In O'Rourke's case Keane J. had to consider the entitlement of a tax payer who had tax deducted under the PAYE system to a repayment together with interest of amounts overpaid. The matter was fully contested by the Revenue Commissioners. In the course of his judgment that judge considered in some detail the House of Lords decision in the Woolwich case. He quoted from the speeches of Lord Goff, Lord Brown-Wilkinson and Lord Slynn who constituted the majority of the Law Lords in the Woolwich case. Keane J. then went on as follows

It seems to me that, if the law as laid down in those passages is also the law applicable in Ireland, the tax overpaid by the plaint if was recoverable as a matter of right. It would follow automatically from that conclusion that the plaintiff was entitled to interest so as to compensate him for the unjust enrichment effected at his expense by the defendants. I do not consider that any meaningful distinction can be drawn in this context between tax paid under a regulation subsequently found ultra vires as in the Woolwich case, and excessive amounts paid by a taxpayer because the taxing authority has misconstrued a relevant statute or regulation, which is the position here. Lord Goff in the Woolwich case, while not deciding the point, indicated his view that it was not a significant distinction and Lord Jauncey, in the course of his dissenting opinion, dismissed it as a distinction without a difference. I would respectfully agree with those views. Similarly while the fact that the plaint if permitted the sums to be deducted from his payments without protest is clearly of significance in another context, dealt with at a later part in this judgment, it is clear from the passage which I have already cited that the majority decision in the Woolwich case was also founded on a wider principle i.e. that the money was paid for no consideration.
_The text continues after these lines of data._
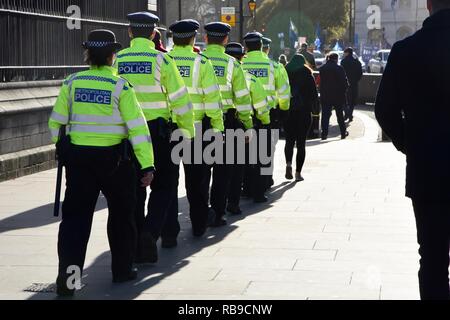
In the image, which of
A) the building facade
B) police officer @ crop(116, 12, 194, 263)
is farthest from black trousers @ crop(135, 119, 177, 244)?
the building facade

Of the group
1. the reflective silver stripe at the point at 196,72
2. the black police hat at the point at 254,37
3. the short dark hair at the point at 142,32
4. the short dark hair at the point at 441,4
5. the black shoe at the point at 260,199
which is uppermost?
the short dark hair at the point at 441,4

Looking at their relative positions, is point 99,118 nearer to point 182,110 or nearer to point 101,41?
point 101,41

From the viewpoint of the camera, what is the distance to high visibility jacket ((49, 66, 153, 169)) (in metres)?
6.83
Later in his judgment Keane J. said

In my view, the opinions of the majority in that case (the Woolwich case) are to be preferred and meet the criteria which our courts have identified as appropriate in developing the doctrine of unjust enrichment. As in other common law jurisdictions, the doctrine has been developed incrementally on a case by case basis, so as to ensure that a vague and uncharted area of the law in which 'palm tree justice' flourishes is not judicially encouraged (see East Cork Foods v. O'Dwyer Steel [1978] IR 103; In Re: PMPA Garages Limited [1992] 1 JR 322; Dublin Corporation v. Building and Allied Trades Union and Ors) I am satisfied that where a person has deducted sums from monies paid to another person purportedly under the PAYE system and transmitted them to the Revenue in circumstances where the Revenue are in the result overpaid, the person affected is entitled as of right to the repayment of those monies, even where the deductions have been acquiesced in by him without protest. It follows that, in the circumstances of this case, the defendants were unjustly enriched as a result of the retention by them of these monies and that the measure of the plaintiff's loss is the amount of interest which the money might have earned, had they not been withheld.

In my view the same approach is applicable to the present case. It follows therefore that the plaintiff is entitled to recover interest on the Ģ1,750,000 under the general law of restitution and unjust enrichment if the payment of interest is not specifically provided for pursuant to the statutory provisions.